May 22, 2011

Rivals Merck, Roche team up on hepatitis C drugs

The Associated Press May 17, 2011, 4:09PM ET

By LINDA A. JOHNSON

After a decade as rivals, drugmakers Merck & Co. and Roche are teaming up to market their hepatitis C medicines just as drugs from a new class are about to transform treatment of the tough-to-cure virus.

Merck's Victrelis, approved last Friday, and Incivek from Vertex Pharmaceuticals, expected to be approved soon, are the first new treatments for hepatitis C in about 20 years.
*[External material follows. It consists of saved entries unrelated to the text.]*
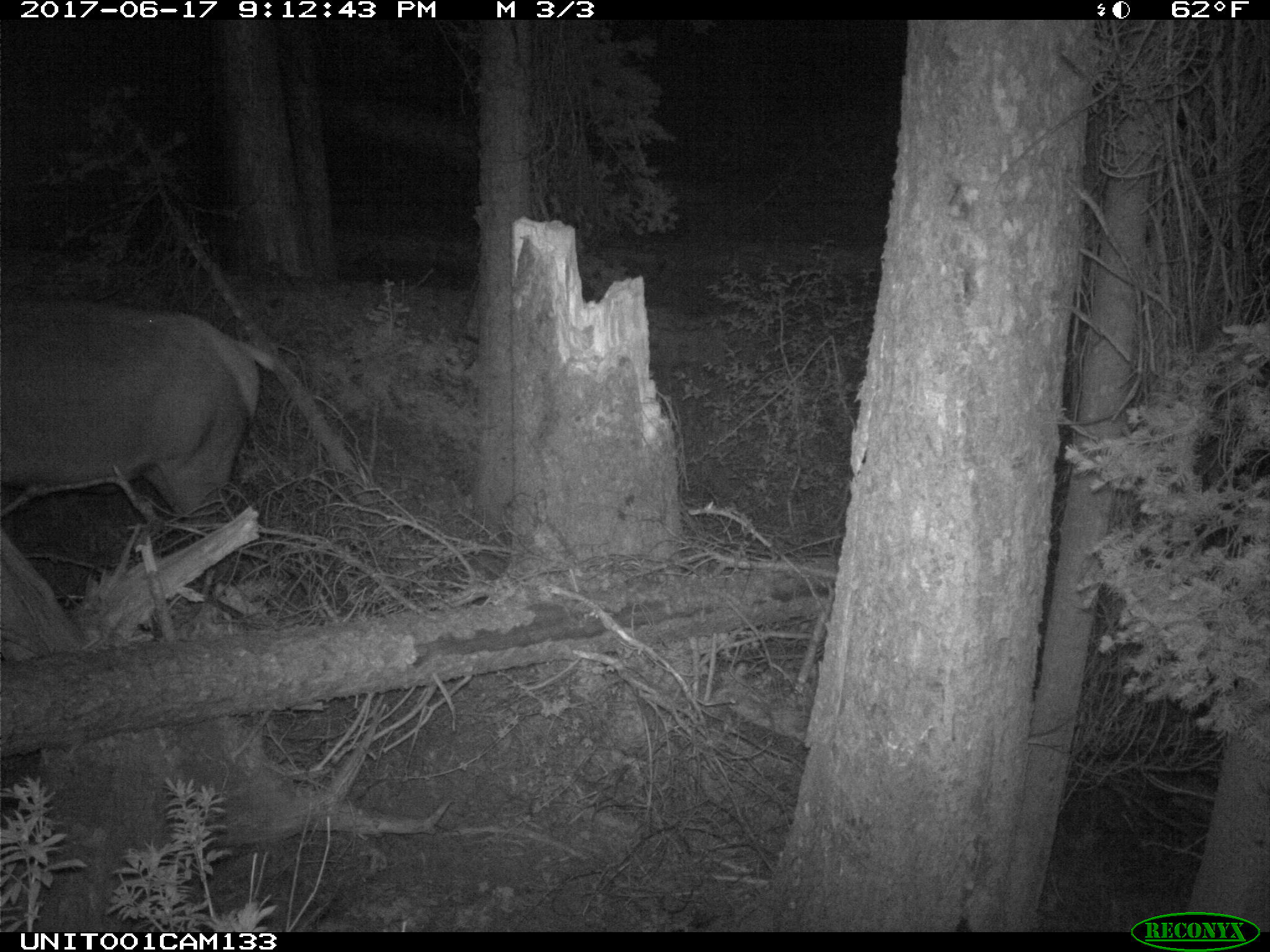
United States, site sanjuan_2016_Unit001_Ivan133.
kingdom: Animalia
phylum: Chordata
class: Mammalia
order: Artiodactyla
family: Cervidae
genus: Cervus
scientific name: Cervus elaphus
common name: red deer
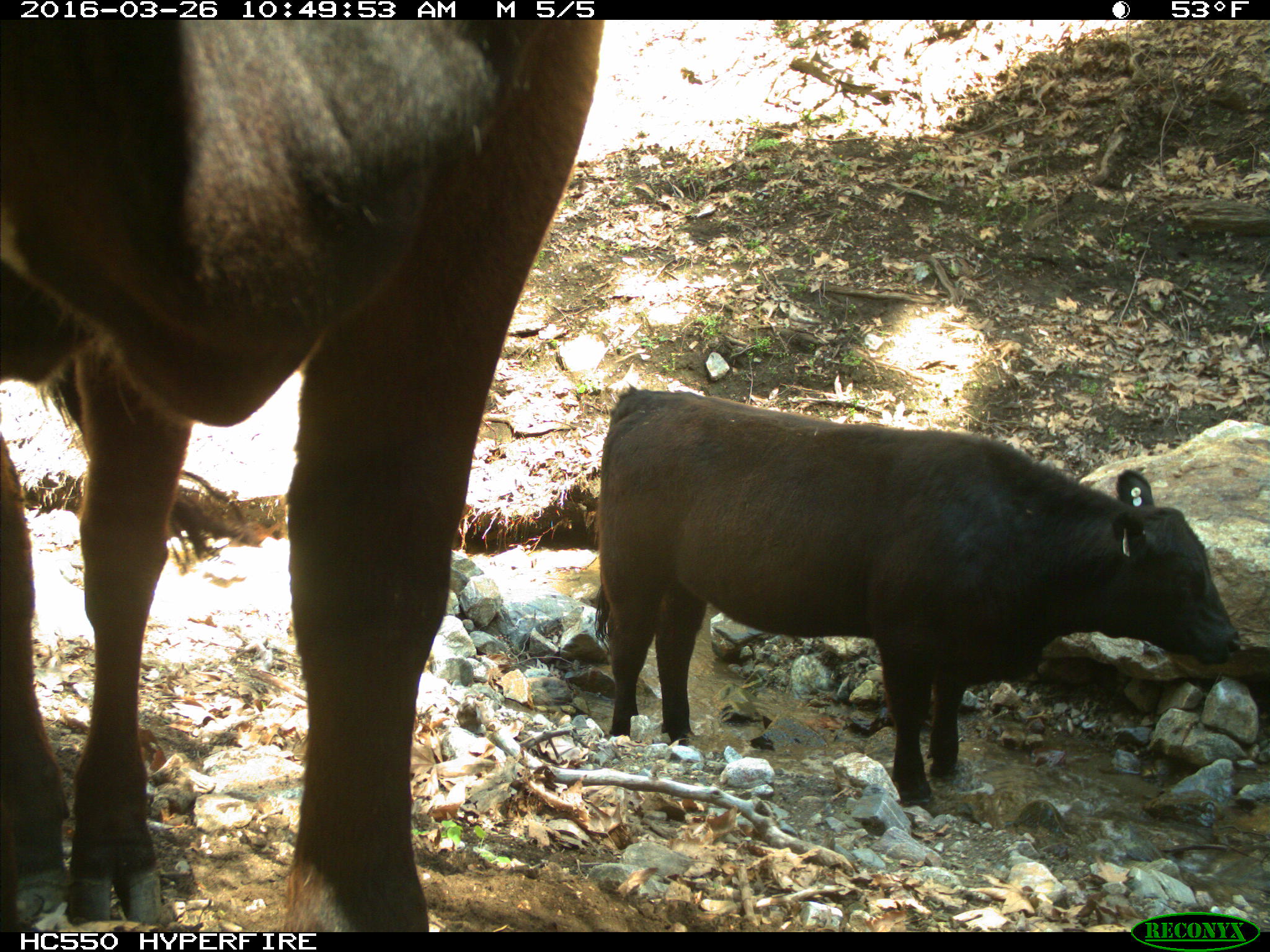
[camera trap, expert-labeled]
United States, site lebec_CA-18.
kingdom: Animalia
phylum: Chordata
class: Mammalia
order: Artiodactyla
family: Bovidae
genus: Bos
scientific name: Bos taurus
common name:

They significantly boost cure rates when used in combination with the current mainstay drugs, which cause flu-like side effects for months and still don't cure most patients.

Merck, looking to maximize the benefit of being first to market, said Tuesday it's reached a deal under which Roche Holding AG sales representatives will promote Merck's Victrelis pills as part of a new triple combination therapy, with Roche's injected hepatitis C drug Pegasys and ribavirin pills.

"We're maximizing the potential of our new drug" with this deal, Merck spokesman Ian McConnell said in an interview.

Merck salespeople will promote Victrelis along with its similar injected drug, PEG-Intron, and ribavirin. Ribavirin is available as a cheap generic as well as Merck's brand-name drug, Rebetol, and Roche's brand, Copegus.

"Triple combination therapy for hepatitis C marks a major change in the way this disease is treated," Pascal Soriot, chief operating officer of Roche's pharmaceuticals division, said in a statement.

The Roche sales force will start promoting the three-drug combination, likely to cost tens of thousands of dollars for months of treatment, to U.S. physicians, then expand to other countries. The two companies also will educate patients about hepatitis C diagnosis and treatment options.

"This is a win for Roche to safeguard Pegasys' market share," Citigroup Global Markets Inc. analyst John Boris wrote to investors. It's "also a win for Merck to boost promotion of Victrelis."

Meanwhile, researchers at Merck, which is based in Whitehouse Station, N.J., and Switzerland's Roche will collaborate on testing new combinations of existing and experimental hepatitis C medicines from their companies.

The partnership comes after Roche and Merck's Schering-Plough unit spent more than a decade battling for supremacy in the market for hepatitis C drugs. Roche and Schering each produced ribavirin pills and long-acting, genetically engineered versions of the immune system protein interferon: Roche's Pegasys and Schering-Plough's PEG-Intron.

Those injected drugs, together with ribavirin, boost the immune system to fight the hepatitis C virus.

Victrelis and Incivek are part of a new drug class called hepatitis C virus protease inhibitors that block an enzyme needed for the virus to copy itself.

Studies showed the Victrelis three-drug regimen boosted the cure rate to about 66 percent after 48 weeks, from about 40 percent with just ribavirin and interferon.

Hepatitis C can linger silently in the body for years or even decades. By the time it's discovered, liver damage is often so severe a transplant is the only option, and livers are always in short supply.

The new combination treatment carries the same serious side effects as the interferon-ribavirin combination, including nausea, anemia, fatigue and a persistent unpleasant taste in the mouth. With the addition of Victrelis, more patients experienced anemia and unpleasant taste. Because ribavirin can damage or kill a fetus, the new combination cannot be taken by pregnant women or their male partners.